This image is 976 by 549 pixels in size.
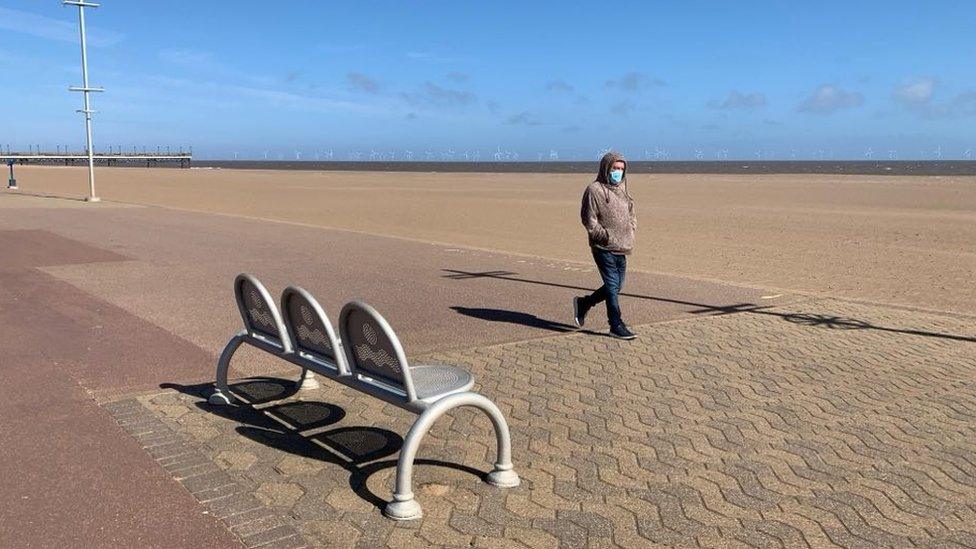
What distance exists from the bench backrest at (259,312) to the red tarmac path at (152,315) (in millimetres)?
877

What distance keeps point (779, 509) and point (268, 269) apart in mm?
9180

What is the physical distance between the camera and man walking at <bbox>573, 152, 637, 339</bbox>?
7.10 m

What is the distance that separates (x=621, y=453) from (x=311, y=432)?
1784 mm

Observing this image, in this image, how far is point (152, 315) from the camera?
8.09 m

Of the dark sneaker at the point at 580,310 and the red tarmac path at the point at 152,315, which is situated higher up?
the dark sneaker at the point at 580,310

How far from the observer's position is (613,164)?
23.0ft

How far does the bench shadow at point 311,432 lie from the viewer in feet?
14.1

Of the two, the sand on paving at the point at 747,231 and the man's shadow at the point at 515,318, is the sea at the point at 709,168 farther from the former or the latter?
the man's shadow at the point at 515,318

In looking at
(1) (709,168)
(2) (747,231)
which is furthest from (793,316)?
(1) (709,168)

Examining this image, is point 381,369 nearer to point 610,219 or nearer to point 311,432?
point 311,432

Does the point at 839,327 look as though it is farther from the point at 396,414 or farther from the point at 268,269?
the point at 268,269

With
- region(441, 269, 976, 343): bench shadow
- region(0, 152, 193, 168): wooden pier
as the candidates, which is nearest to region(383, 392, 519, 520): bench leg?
region(441, 269, 976, 343): bench shadow

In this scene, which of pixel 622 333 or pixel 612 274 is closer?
pixel 612 274

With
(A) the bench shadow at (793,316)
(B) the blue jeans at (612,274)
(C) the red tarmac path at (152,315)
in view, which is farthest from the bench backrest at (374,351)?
(A) the bench shadow at (793,316)
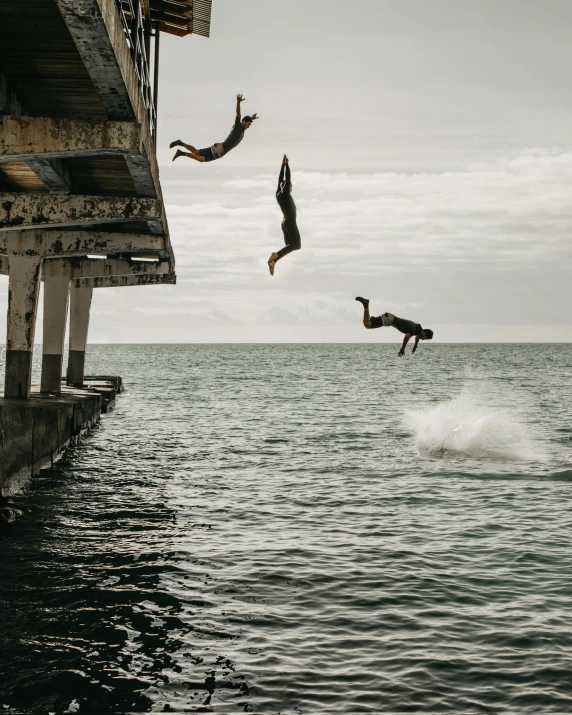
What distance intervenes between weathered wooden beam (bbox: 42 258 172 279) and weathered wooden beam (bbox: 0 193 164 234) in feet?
40.7

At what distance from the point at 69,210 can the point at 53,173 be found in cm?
206

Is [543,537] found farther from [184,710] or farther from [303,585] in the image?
[184,710]

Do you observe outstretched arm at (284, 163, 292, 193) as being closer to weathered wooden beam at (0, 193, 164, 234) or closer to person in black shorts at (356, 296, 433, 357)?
person in black shorts at (356, 296, 433, 357)

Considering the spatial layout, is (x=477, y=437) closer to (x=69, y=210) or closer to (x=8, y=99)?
(x=69, y=210)

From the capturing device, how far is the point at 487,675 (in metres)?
8.84

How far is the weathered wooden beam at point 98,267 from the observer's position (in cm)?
3055

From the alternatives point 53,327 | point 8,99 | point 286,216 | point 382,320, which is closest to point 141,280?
point 53,327

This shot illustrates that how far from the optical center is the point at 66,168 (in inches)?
658

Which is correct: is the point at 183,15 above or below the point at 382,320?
above

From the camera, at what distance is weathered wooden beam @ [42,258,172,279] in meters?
30.5

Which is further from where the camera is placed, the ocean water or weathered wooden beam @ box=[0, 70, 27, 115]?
weathered wooden beam @ box=[0, 70, 27, 115]

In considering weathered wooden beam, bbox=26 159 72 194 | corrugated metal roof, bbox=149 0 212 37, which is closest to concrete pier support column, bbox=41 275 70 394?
corrugated metal roof, bbox=149 0 212 37

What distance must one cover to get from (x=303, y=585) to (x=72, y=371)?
28.5m

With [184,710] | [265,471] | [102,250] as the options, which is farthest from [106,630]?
[102,250]
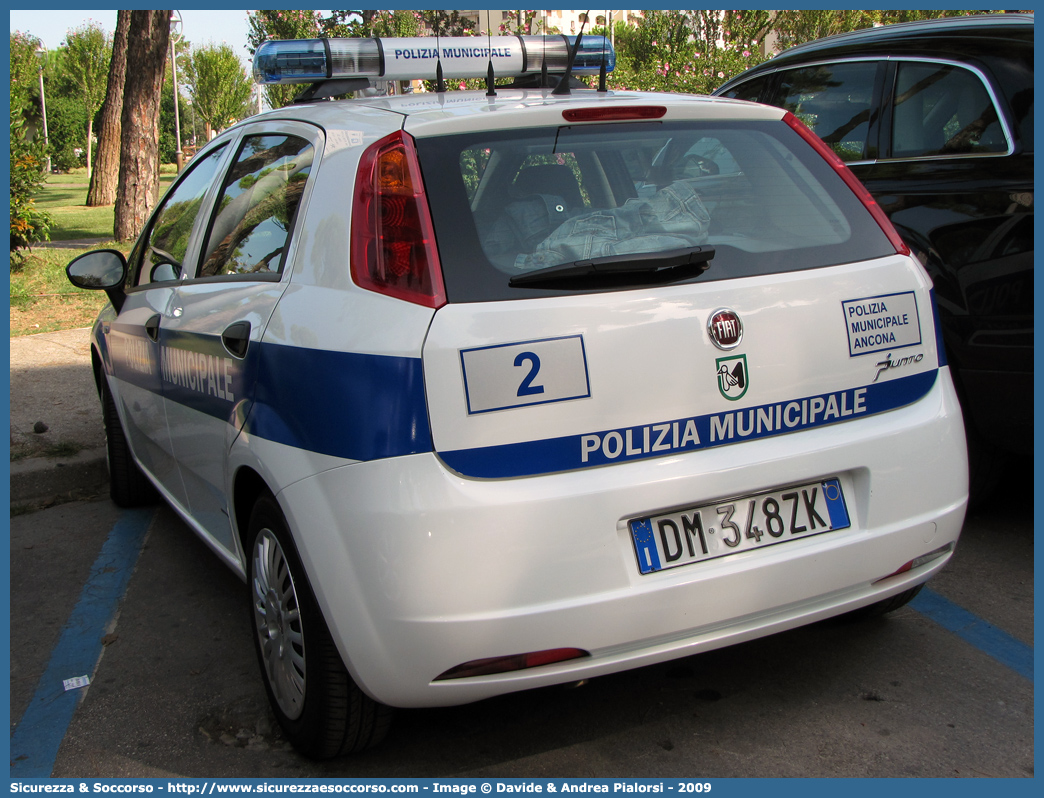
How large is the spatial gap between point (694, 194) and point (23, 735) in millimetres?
2461

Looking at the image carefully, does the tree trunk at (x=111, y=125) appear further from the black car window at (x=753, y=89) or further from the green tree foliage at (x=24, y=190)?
the black car window at (x=753, y=89)

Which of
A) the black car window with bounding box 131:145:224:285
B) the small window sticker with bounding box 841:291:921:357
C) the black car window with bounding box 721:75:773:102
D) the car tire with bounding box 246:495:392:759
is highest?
the black car window with bounding box 721:75:773:102

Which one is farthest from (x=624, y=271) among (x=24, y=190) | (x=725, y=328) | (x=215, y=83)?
(x=215, y=83)

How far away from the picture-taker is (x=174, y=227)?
12.7 ft

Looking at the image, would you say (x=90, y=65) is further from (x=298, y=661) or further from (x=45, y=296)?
(x=298, y=661)

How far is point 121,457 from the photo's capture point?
4711mm

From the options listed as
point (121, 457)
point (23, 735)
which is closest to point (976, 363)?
point (23, 735)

——————

Write out the whole listing exactly, and drop the pictures.

This image is 976 by 549 pixels in size.
What distance exists from the bench backrest at (259,312) to the red tarmac path at (152,315) (in millimetres)?
877

What distance keeps point (779, 509) and point (268, 269) apart in mm?
9180

What is the physical distance between the camera and man walking at <bbox>573, 152, 637, 339</bbox>?
7.10 m

What is the distance that separates (x=621, y=453) from (x=311, y=432)?
1784 mm

Observing this image, in this image, how far is point (152, 315) from the camera?
8.09 m

Of the dark sneaker at the point at 580,310 and the red tarmac path at the point at 152,315, which is situated higher up?
the dark sneaker at the point at 580,310

How far from the observer's position is (613,164)?
23.0ft

How far does the bench shadow at point 311,432 lie from the viewer in feet?
14.1

Of the two, the sand on paving at the point at 747,231 and the man's shadow at the point at 515,318, is the sea at the point at 709,168 farther from the former or the latter?
the man's shadow at the point at 515,318

In looking at
(1) (709,168)
(2) (747,231)
which is furthest from (793,316)?
(1) (709,168)

Examining this image, is point 381,369 nearer to point 610,219 or nearer to point 311,432?
point 311,432

Does the point at 839,327 look as though it is farther from the point at 396,414 or farther from the point at 268,269?
the point at 268,269

With
- region(441, 269, 976, 343): bench shadow
- region(0, 152, 193, 168): wooden pier
as the candidates, which is nearest to region(383, 392, 519, 520): bench leg?
region(441, 269, 976, 343): bench shadow

In this scene, which of pixel 622 333 or pixel 612 274 is closer?
pixel 612 274

With
(A) the bench shadow at (793,316)
(B) the blue jeans at (612,274)
(C) the red tarmac path at (152,315)
in view, which is farthest from the bench backrest at (374,351)?
(A) the bench shadow at (793,316)
What distance intervenes between weathered wooden beam (bbox: 42 258 172 279) and weathered wooden beam (bbox: 0 193 164 234) in feet?
40.7

At what distance from the point at 69,210 can the point at 53,173 be found in cm?
206

Is [543,537] found farther from [184,710] or farther from [303,585] in the image?
[184,710]

Do you observe outstretched arm at (284, 163, 292, 193) as being closer to weathered wooden beam at (0, 193, 164, 234) or closer to person in black shorts at (356, 296, 433, 357)?
person in black shorts at (356, 296, 433, 357)

Considering the spatial layout, is (x=477, y=437) closer to (x=69, y=210) or closer to (x=8, y=99)?
(x=69, y=210)

From the capturing device, how far is the point at 487,675 (in metres)?
8.84

How far is the weathered wooden beam at point 98,267 from the observer's position (in cm)?
3055

From the alternatives point 53,327 | point 8,99 | point 286,216 | point 382,320, which is closest to point 141,280?
point 53,327

This shot illustrates that how far from the optical center is the point at 66,168 (in inches)?
658

Which is correct: is the point at 183,15 above or below the point at 382,320?
above

From the camera, at what distance is weathered wooden beam @ [42,258,172,279] in meters?
30.5

Which is further from where the camera is placed, the ocean water or weathered wooden beam @ box=[0, 70, 27, 115]?
weathered wooden beam @ box=[0, 70, 27, 115]

In considering weathered wooden beam, bbox=26 159 72 194 | corrugated metal roof, bbox=149 0 212 37, which is closest to concrete pier support column, bbox=41 275 70 394?
corrugated metal roof, bbox=149 0 212 37

What distance must one cover to get from (x=303, y=585) to (x=72, y=371)?
28.5m

With [184,710] | [265,471] | [102,250] as the options, which is farthest from [106,630]?
[102,250]
How large is the spatial gap between point (694, 194) and point (23, 735) in millimetres?
2461

Looking at the image carefully, does the tree trunk at (x=111, y=125) appear further from the black car window at (x=753, y=89) or further from the green tree foliage at (x=24, y=190)?
the black car window at (x=753, y=89)

Which of
A) the black car window with bounding box 131:145:224:285
B) the small window sticker with bounding box 841:291:921:357
C) the black car window with bounding box 721:75:773:102
D) the car tire with bounding box 246:495:392:759
is highest?
the black car window with bounding box 721:75:773:102

Which one is farthest from (x=624, y=271) among (x=24, y=190) | (x=725, y=328) | (x=215, y=83)?
(x=215, y=83)

How far away from the picture-taker is (x=174, y=227)?
12.7 ft

Looking at the image, would you say (x=90, y=65) is further from (x=298, y=661) or further from (x=45, y=296)?
(x=298, y=661)

How far is point 121,457 from the photo's capture point?
4711mm

From the options listed as
point (121, 457)
point (23, 735)
which is closest to point (976, 363)?
point (23, 735)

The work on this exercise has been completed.